The Laboratoire Aerodynamique Eiffel (Laboratory of Aerodynamics Eiffel) is a research institute, associated with the Scientific and Technical Centre for Building. It is located in Paris, France, 16th arrondissement.

==History==
La Société Aérodynamique Eiffel operates the Auteuil wind tunnel, designed in 1912 by Gustave Eiffel and listed as a Monument historique.

Although he was concerned about the wind resistance of structures, Gustave Eiffel did not do a great deal of work on this issue. He carried out very few wind tunnel tests on this specific subject and only studied one of his constructions, the Garabit viaduct. His main contribution to aerodynamics concerns aviation.

Gustave Eiffel is recognised as one of the precursors of experimental aerodynamics, particularly for aeronautics.

As early as 1915, Gustave Eiffel put his facilities and knowledge at the service of the Peugeot Company to improve the performance of a racing car.
------------
Using the text on the Eiffel aerodynamics laboratory, answer these:
1. In which arrondissement of Paris is the laboratory located?
2. Which of his own constructions did Gustave Eiffel study in wind tunnel tests?
3. Which company did Eiffel help, starting in 1915, to improve the performance of a racing car?
------------
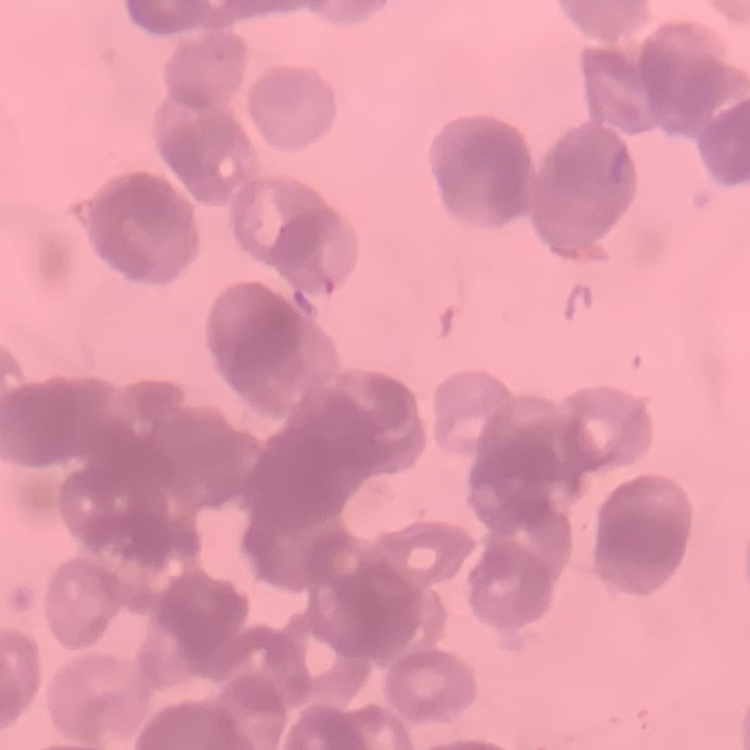
{
  "erythrocyte_morphology": "rouleaux formation",
  "stain": "Field's or Giemsa",
  "preparation": "thin peripheral smear",
  "image_type": "square crop of a larger photomicrograph"
}Classify this cell by malaria status.
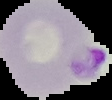
It is parasitized.

Image is 112×100 pixels. From a thin blood film. Cell region segmented out of the field of view; the surrounding area is masked to black.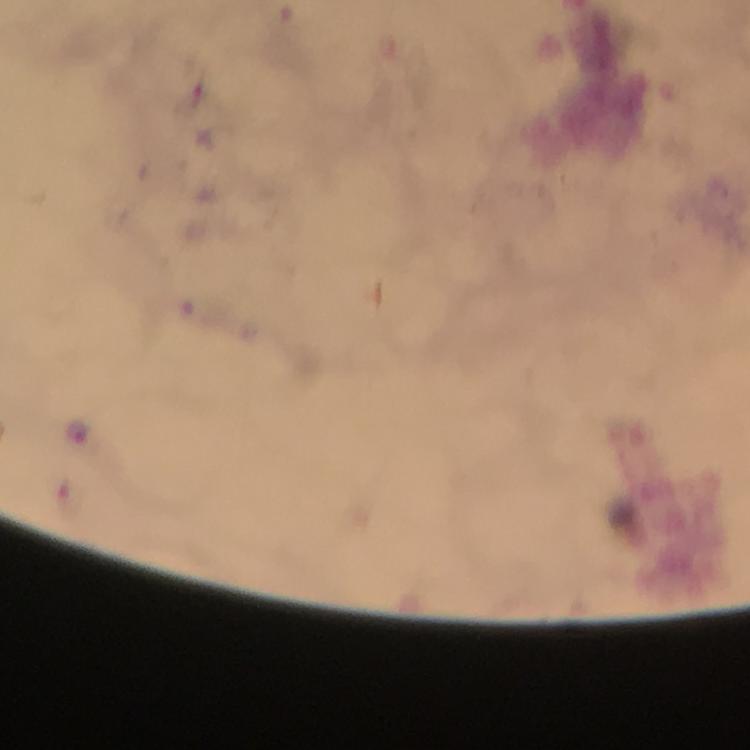
Approximate centers as (x, y) in pixels.
Summary:
  - Plasmodium parasite locations: (80, 435)
  - Cropped from: a single field of view
  - Image size: 750×750 pixels
  - Immersion oil: used
  - Stain: Giemsa
  - Context: from a diagnostic examination for malaria
  - Magnification: 100x
  - Preparation: thick blood film
  - Capture: smartphone photograph through a microscope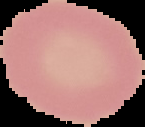
Summary:
  - Preparation: thin blood smear
  - Image size: 145×127 pixels
  - Malaria status: uninfected
  - Image type: segmented cell region on a black background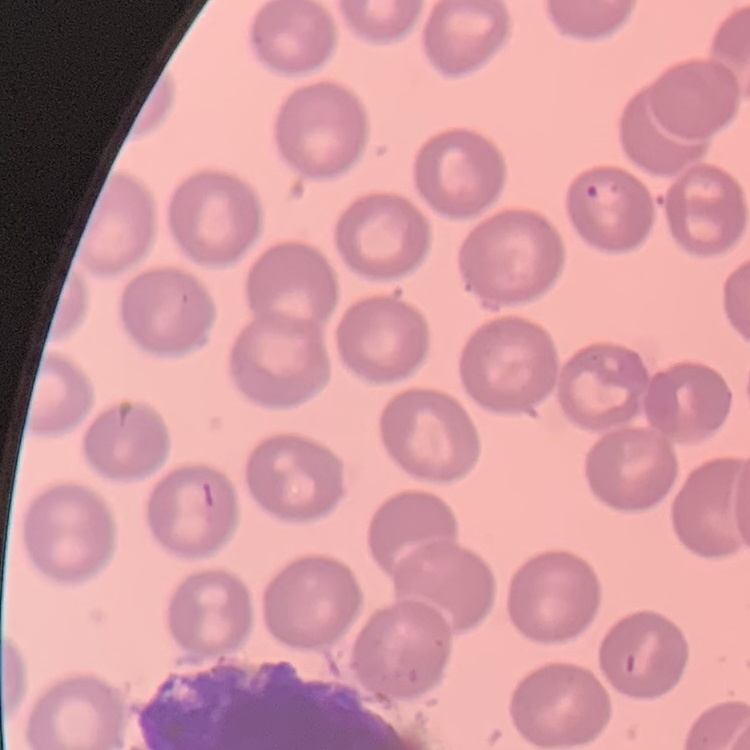

red_blood_cell_morphology: no rouleaux formation
image_type: one tile cut from a larger photomicrograph
stain: Field's or Giemsa
preparation: thin blood filmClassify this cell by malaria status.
------------
▶ _Solved problem_
1. The 16th arrondissement
2. The Garabit viaduct
3. The Peugeot Company